Items from a data source

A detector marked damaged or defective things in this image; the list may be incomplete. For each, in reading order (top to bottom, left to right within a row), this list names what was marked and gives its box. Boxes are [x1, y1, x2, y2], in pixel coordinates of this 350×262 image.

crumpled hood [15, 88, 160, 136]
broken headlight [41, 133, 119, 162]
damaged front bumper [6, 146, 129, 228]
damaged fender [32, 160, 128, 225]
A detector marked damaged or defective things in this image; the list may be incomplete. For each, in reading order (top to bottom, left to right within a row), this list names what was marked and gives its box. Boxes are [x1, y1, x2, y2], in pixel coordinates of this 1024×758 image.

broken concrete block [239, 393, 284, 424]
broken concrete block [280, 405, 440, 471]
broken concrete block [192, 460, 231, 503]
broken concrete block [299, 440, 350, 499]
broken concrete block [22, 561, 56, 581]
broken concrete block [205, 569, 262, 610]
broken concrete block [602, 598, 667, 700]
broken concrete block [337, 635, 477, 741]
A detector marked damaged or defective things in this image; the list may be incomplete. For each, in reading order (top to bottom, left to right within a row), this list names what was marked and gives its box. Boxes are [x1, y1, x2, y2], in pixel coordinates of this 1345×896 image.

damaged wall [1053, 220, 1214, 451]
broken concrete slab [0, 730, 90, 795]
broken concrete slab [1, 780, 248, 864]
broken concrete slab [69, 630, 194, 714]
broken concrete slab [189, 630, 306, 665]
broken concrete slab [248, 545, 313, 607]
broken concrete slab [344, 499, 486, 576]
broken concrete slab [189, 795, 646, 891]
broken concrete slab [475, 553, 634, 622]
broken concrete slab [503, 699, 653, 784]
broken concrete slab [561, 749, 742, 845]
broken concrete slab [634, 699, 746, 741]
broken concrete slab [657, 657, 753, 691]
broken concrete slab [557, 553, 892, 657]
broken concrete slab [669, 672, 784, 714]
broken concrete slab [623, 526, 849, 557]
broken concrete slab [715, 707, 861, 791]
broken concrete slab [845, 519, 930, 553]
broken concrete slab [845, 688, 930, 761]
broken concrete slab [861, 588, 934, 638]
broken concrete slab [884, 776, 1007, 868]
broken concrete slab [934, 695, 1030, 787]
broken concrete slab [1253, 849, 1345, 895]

## THE REQUEST
Rewrite the entries from the very beginning through the line containing "broken concrete block [337, 635, 477, 741]", swapping "reading order" for "display order" and keeping everything else unchanged.

## SOLUTION FOR THIS PROBLEM
A detector marked damaged or defective things in this image; the list may be incomplete. For each, in display order (top to bottom, left to right within a row), this list names what was marked and gives its box. Boxes are [x1, y1, x2, y2], in pixel coordinates of this 350×262 image.

crumpled hood [15, 88, 160, 136]
broken headlight [41, 133, 119, 162]
damaged front bumper [6, 146, 129, 228]
damaged fender [32, 160, 128, 225]
A detector marked damaged or defective things in this image; the list may be incomplete. For each, in display order (top to bottom, left to right within a row), this list names what was marked and gives its box. Boxes are [x1, y1, x2, y2], in pixel coordinates of this 1024×758 image.

broken concrete block [239, 393, 284, 424]
broken concrete block [280, 405, 440, 471]
broken concrete block [192, 460, 231, 503]
broken concrete block [299, 440, 350, 499]
broken concrete block [22, 561, 56, 581]
broken concrete block [205, 569, 262, 610]
broken concrete block [602, 598, 667, 700]
broken concrete block [337, 635, 477, 741]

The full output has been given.